| What to work on |
According to the Documents help text below, which ingestion mode should you choose if you are not sure which one to pick?

Documents
The Documents page is where you upload and manage the files that form your agent's primary knowledge base. Supported formats are PDF, Markdown (.md), and plain text (.txt). Each uploaded document is parsed, split into searchable chunks, and indexed — after which the agent can draw on its content when answering user queries.
Navigate to Resources → Documents in the left sidebar.
Managing the Documents List
The list displays documents as cards (grid view) or rows (list view). Use the view toggle in the top-right to switch between them. Each card shows the document's title, code, author, status badge, and processing progress.
Document statuses: Draft → Pending → Processing → Processed (ready) or Failed (error).
Use Search Documents to filter by code, title, author, or status. Use the Sort By controls in the top-right to change the sort order.
Creating a New Document
Click New Document in the top-left of the page. This opens the document form where you can:
- Enter a title, code, and description
- Upload the file
- Assign an author
- Set the document's language and content type
- Submit for processing
Ingestion Modes
When you upload a document, you choose an Ingestion Mode that controls how the system splits the document into searchable chunks. The right mode depends on the type and length of your document.
Quick Comparison
| Mode | Best For | AI Processing | Speed |
|---|---|---|---|
| Semantic | General documents — prose, reports, articles | None | Fast |
| Skimming | Long structured documents — books, manuals, multi-chapter reports | Low–Medium | Slow |
| Regulatory Context | Legal documents — laws, bylaws, regulations | Minimal | Slow |
| Fact Sheet | Short documents — product sheets, fund fact sheets (1–3 pages) | Medium | Medium |
| Adaptive | Complex reference books, documents with heavy cross-references | High | Slowest |
Not sure which to pick? Choose Skimming. It works well for most document types and preserves the document's natural structure.
Semantic
The simplest and most reliable mode. The document is split at natural sentence boundaries into evenly sized chunks. Each chunk overlaps slightly with the previous one so context is not lost at the edges.

| Dataset content |
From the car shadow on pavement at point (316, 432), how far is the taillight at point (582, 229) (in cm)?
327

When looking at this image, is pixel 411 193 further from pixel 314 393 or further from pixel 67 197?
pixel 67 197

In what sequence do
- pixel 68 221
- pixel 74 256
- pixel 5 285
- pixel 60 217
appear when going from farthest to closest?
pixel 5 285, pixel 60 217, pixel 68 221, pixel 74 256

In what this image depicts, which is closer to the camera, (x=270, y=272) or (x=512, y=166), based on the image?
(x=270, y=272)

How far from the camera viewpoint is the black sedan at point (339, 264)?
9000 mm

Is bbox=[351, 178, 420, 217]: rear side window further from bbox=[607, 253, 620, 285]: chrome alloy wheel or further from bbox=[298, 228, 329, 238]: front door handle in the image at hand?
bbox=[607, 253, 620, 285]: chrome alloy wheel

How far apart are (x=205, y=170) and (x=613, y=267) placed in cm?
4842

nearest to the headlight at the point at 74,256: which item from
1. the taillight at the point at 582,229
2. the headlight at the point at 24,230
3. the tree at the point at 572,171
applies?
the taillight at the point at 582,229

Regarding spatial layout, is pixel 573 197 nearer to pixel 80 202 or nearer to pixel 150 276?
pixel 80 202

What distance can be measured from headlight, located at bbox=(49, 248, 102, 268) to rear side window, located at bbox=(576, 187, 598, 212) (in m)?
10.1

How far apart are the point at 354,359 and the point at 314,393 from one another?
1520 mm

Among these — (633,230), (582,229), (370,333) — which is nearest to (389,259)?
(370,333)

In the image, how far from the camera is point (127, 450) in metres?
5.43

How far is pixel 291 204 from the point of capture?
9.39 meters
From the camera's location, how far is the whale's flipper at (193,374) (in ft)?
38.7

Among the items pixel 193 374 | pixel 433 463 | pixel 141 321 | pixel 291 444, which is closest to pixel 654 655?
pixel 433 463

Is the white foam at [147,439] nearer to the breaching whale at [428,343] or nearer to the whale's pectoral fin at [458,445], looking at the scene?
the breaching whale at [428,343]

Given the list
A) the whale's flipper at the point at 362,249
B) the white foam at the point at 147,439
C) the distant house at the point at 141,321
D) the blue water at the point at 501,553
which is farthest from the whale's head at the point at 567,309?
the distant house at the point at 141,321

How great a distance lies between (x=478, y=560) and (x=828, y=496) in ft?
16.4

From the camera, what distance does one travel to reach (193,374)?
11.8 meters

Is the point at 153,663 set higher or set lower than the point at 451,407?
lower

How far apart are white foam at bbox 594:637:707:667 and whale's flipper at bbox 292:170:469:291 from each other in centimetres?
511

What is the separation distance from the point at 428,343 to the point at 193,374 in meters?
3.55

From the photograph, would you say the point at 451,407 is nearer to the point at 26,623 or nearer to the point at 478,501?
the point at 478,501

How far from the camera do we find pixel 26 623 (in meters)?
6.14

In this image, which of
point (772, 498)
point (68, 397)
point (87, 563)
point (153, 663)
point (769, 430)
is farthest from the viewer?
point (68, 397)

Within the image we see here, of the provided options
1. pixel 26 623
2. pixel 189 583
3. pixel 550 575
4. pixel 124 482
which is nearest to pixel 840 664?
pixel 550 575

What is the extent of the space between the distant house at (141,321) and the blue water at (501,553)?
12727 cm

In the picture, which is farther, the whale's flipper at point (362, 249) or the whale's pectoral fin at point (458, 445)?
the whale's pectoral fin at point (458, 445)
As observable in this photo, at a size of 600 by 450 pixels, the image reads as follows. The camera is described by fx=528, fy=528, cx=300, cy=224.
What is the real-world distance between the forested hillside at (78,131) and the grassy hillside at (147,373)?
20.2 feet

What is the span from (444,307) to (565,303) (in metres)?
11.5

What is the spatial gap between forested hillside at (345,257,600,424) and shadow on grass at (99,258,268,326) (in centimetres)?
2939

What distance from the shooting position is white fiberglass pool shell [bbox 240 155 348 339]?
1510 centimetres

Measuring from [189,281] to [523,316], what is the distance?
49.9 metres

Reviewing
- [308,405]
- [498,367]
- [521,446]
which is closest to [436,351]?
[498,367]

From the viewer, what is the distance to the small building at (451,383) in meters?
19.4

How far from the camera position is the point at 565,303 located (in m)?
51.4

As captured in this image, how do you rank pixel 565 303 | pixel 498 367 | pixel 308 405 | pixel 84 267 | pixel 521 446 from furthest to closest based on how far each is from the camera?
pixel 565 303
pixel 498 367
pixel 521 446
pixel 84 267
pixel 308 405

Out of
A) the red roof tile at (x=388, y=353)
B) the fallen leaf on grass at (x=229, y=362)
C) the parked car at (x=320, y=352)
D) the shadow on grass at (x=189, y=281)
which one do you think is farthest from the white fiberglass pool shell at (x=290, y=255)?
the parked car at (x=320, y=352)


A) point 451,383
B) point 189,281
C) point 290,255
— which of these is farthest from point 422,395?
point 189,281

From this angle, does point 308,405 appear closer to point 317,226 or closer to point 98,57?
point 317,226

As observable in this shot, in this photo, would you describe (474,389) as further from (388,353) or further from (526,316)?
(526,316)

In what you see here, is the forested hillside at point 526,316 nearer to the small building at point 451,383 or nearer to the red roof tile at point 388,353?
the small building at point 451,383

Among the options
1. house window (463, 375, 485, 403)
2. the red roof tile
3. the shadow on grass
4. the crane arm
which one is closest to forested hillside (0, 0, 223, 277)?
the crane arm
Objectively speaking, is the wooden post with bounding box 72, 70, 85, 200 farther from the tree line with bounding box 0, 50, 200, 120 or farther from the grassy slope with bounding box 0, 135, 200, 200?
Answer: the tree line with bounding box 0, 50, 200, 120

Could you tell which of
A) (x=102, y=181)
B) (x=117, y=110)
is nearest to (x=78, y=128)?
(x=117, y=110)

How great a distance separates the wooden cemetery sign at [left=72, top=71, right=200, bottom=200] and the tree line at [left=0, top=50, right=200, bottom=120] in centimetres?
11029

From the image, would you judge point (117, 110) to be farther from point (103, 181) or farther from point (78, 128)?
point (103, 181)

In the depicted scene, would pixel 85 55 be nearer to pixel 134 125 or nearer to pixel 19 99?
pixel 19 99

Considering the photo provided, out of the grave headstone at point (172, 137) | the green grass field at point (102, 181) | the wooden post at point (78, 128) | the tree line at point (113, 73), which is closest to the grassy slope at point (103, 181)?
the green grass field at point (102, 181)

| Output |
Skimming